Question

A solid sphere of radius $R$ has a charge $Q$ distributed in its volume with a charge density $\rho =k{r}^a$, where $k$ and $a$ are constants and $r$ is the distance from its centre.
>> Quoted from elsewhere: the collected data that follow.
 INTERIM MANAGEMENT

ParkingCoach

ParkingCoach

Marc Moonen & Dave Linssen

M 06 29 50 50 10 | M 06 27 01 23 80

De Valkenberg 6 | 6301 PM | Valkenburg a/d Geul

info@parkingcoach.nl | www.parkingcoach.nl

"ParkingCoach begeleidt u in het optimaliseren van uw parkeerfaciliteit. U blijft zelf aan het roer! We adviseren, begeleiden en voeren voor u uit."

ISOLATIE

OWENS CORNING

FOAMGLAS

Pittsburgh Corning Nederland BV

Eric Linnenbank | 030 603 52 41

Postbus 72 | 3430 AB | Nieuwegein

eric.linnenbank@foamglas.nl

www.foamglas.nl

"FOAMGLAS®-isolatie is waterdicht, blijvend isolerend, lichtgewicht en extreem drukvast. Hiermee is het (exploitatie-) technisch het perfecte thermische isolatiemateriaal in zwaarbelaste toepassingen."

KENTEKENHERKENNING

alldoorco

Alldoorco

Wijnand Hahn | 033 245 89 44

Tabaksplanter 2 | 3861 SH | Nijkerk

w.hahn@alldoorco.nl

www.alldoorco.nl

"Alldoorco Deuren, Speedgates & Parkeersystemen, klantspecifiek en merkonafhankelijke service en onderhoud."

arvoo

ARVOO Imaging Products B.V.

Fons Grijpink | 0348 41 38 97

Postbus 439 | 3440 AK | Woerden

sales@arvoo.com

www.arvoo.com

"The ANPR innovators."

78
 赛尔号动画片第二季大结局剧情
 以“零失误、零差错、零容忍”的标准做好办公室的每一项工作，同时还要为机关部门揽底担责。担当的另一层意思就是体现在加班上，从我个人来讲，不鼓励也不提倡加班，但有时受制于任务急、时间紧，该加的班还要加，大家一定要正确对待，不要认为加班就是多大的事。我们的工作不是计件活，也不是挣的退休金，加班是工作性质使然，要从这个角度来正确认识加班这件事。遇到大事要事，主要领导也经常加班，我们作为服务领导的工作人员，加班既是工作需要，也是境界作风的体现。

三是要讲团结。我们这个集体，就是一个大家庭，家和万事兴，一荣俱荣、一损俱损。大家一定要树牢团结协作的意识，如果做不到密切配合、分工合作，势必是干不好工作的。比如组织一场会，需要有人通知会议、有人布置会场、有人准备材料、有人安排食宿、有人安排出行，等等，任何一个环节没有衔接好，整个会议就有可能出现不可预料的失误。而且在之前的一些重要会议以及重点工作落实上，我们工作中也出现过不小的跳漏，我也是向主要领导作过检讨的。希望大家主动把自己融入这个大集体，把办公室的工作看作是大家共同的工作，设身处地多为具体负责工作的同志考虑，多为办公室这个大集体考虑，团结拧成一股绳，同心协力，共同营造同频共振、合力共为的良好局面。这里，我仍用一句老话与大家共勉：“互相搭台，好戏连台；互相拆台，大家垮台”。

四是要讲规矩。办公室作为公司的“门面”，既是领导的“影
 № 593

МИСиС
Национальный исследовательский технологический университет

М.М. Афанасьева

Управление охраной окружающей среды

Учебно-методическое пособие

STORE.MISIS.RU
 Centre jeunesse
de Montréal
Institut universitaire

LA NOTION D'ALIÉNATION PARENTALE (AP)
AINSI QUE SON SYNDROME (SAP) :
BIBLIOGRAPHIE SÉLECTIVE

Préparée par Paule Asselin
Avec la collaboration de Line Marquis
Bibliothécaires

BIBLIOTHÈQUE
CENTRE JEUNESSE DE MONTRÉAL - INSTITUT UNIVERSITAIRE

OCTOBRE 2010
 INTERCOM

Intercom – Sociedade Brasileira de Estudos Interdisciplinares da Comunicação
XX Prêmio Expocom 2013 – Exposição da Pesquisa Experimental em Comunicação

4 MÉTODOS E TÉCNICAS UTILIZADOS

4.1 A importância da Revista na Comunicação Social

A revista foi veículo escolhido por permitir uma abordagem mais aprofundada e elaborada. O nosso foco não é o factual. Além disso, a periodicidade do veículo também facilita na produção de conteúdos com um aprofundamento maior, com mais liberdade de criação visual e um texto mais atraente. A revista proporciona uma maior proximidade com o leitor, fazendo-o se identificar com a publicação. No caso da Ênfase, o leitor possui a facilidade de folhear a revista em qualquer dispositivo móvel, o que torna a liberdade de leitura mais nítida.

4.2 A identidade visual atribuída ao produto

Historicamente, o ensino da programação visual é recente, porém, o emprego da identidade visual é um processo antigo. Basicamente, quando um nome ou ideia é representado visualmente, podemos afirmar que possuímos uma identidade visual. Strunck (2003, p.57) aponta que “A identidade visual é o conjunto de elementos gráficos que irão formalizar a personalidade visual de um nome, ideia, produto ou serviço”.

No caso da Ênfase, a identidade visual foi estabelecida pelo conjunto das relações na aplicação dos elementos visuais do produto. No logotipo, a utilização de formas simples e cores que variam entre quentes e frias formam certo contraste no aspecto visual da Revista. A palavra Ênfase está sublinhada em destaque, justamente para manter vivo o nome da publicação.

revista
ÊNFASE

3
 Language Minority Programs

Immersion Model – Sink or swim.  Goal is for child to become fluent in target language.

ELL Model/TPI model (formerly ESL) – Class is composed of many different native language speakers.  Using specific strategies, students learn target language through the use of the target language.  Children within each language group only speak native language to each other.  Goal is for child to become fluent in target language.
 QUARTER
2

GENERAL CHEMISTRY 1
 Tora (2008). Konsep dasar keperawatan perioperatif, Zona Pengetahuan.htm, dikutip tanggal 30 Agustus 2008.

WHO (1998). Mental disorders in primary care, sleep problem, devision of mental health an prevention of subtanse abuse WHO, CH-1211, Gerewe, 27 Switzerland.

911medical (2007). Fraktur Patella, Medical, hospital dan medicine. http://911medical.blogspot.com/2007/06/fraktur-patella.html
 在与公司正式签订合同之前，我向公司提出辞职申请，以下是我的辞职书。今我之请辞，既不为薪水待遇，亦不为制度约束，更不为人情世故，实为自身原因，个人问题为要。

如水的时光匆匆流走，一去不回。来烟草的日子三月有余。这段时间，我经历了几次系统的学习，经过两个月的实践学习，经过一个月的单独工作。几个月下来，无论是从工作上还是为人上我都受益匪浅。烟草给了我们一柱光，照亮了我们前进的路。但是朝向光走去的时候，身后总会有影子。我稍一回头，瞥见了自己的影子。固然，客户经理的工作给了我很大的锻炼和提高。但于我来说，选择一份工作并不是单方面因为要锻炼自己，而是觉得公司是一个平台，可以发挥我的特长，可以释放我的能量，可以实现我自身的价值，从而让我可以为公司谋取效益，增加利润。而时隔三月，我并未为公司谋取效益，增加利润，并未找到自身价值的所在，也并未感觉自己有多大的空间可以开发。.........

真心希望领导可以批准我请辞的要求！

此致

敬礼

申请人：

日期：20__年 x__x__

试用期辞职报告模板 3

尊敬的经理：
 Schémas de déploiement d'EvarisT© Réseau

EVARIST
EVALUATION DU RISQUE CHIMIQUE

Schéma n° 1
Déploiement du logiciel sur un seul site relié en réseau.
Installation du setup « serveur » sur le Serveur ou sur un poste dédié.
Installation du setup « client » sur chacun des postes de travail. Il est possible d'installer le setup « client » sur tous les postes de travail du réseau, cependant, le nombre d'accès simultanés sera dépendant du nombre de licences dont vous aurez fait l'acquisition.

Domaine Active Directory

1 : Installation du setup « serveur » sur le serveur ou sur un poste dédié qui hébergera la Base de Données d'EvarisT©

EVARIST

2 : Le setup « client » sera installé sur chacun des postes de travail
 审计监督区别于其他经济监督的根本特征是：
If the electric field at $r=R/2$ is 1/8 times that at $r=R$, find the value of $a$.

Answer 1

Charge enclosed within the sphere upto radius $r$ is given by:$$q={\int }_0^{r}k{r}^{a}4\pi r^{2}dr$$
$\Rightarrow q=4\pi k\frac{r^{3+a}}{3+a}{|}_0^r=\frac{4\pi k}{(3+a)}{r}^{3+a}........\left(1\right)$

At $r=R/2$ electric field is given as , $E_1=\frac{q}{4\pi {\epsilon }_0(R/2{)}^2}$

Substituting $\left(1\right)$ at $(r=\frac{R}{2})$ in the above equation,

$E_1=\frac{1}{4\pi {ϵ}_0}\times \frac{4\pi k}{(3+a)}\frac{(R/2{)}^{3+a}}{(R/2{)}^2}$

$\Rightarrow E_1=\frac{k}{{ϵ}_o(3+a)}{\left(\frac{R}{2}\right)}^{1+a}$

At $r=R$, electric field is given as ,$E_2=\frac{q}{4\pi {\epsilon }_0{R}^2}$

Substituting $\left(1\right)$ at $(r=R)$ in the above equation,

$E_2=\frac{1}{4\pi {ϵ}_0}\frac{4\pi k}{(3+a)}\frac{(R{)}^{3+a}}{R^2}$

$\Rightarrow E_2=\frac{k}{{ϵ}_0(3+a)}{R}^{1+a}$

Given that , $E_2=\frac{E_1}{8}$

$\Rightarrow {\left(\frac{R}{2}\right)}^{1+a}=\frac{(R{)}^{1+a}}{8}$

$\Rightarrow 1+a=3$

$\Rightarrow a=2$

Accepted answer : $2$